There's a really interesting comment on that, @DisappointedReader -- a poster called Julia Tarry says 'How sad that anything nice has to be destroyed'.
That to me is the exact sentiment that seems to motivate a certain type of response to the CH investigation. They blame, not SW for deceiving them, but CH for pointing it out.
TSP was 'nice', so their loyalties lie with that niceness rather than the 'not-nice' exposé.
It's a version of shooting the messenger. Or 'If you can't say anything nice, don't say anything at all.' In this worldview, CH is guilty of bad manners, of being the one to say 'We all know your Derek was shagging Natalie from the pub' at a dinner party.

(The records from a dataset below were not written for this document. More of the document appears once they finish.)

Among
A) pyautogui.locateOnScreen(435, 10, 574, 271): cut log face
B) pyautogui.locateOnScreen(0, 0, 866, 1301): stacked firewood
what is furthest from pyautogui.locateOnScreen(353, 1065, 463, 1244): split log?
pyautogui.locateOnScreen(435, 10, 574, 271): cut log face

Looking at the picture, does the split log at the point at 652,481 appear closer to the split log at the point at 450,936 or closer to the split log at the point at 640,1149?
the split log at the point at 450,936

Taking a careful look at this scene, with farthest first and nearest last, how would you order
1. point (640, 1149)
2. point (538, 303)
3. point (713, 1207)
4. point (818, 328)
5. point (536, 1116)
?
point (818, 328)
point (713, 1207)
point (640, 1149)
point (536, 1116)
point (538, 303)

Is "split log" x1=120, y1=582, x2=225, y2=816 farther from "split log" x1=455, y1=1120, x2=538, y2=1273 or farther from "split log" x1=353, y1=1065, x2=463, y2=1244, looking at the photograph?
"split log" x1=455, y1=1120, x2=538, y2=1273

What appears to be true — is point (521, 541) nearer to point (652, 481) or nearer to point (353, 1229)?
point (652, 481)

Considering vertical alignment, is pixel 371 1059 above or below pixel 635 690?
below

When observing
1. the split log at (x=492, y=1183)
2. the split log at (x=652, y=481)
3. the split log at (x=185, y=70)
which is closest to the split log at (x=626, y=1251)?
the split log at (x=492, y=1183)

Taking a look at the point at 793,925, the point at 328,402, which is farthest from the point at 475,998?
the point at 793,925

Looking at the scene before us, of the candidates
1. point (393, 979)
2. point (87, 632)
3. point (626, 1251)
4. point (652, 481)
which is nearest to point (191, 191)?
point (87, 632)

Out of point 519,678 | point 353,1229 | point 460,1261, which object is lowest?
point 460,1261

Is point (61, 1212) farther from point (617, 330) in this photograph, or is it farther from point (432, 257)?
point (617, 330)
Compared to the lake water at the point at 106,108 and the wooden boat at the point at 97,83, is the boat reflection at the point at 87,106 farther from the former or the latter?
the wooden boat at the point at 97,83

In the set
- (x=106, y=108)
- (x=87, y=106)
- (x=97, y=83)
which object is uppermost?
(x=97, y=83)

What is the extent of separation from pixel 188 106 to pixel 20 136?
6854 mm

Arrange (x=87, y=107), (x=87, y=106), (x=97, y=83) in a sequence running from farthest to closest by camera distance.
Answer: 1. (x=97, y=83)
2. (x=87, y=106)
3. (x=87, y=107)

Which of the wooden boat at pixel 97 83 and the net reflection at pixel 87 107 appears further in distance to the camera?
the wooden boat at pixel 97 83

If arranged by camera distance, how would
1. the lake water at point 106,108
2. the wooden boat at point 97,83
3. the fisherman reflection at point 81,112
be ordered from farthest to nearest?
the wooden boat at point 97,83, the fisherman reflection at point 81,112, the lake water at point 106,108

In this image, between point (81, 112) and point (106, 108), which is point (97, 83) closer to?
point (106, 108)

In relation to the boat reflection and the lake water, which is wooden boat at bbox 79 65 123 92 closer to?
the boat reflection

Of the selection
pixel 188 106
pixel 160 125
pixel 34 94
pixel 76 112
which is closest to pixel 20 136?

And another poster on Coverack Life seizes on the fact that CH's reporting has been contested on other stories she's investigated, not appearing to realise that this is the nature of investigative journalism, not that CH is some kind of skeezy, disreputable knicker sniffer who goes through bins looking for celebrity secrets and publishing rumours. The same poster quotes SW's statement as though it refutes the Observer story.
Someone else says 'So sad, because most of us love the coastal paths around Cornwall'. It's not clear what she thinks is 'sad', the scam somehow smearing the SWCP, or CH for bringing a lovely story about the SWCP into disrepute.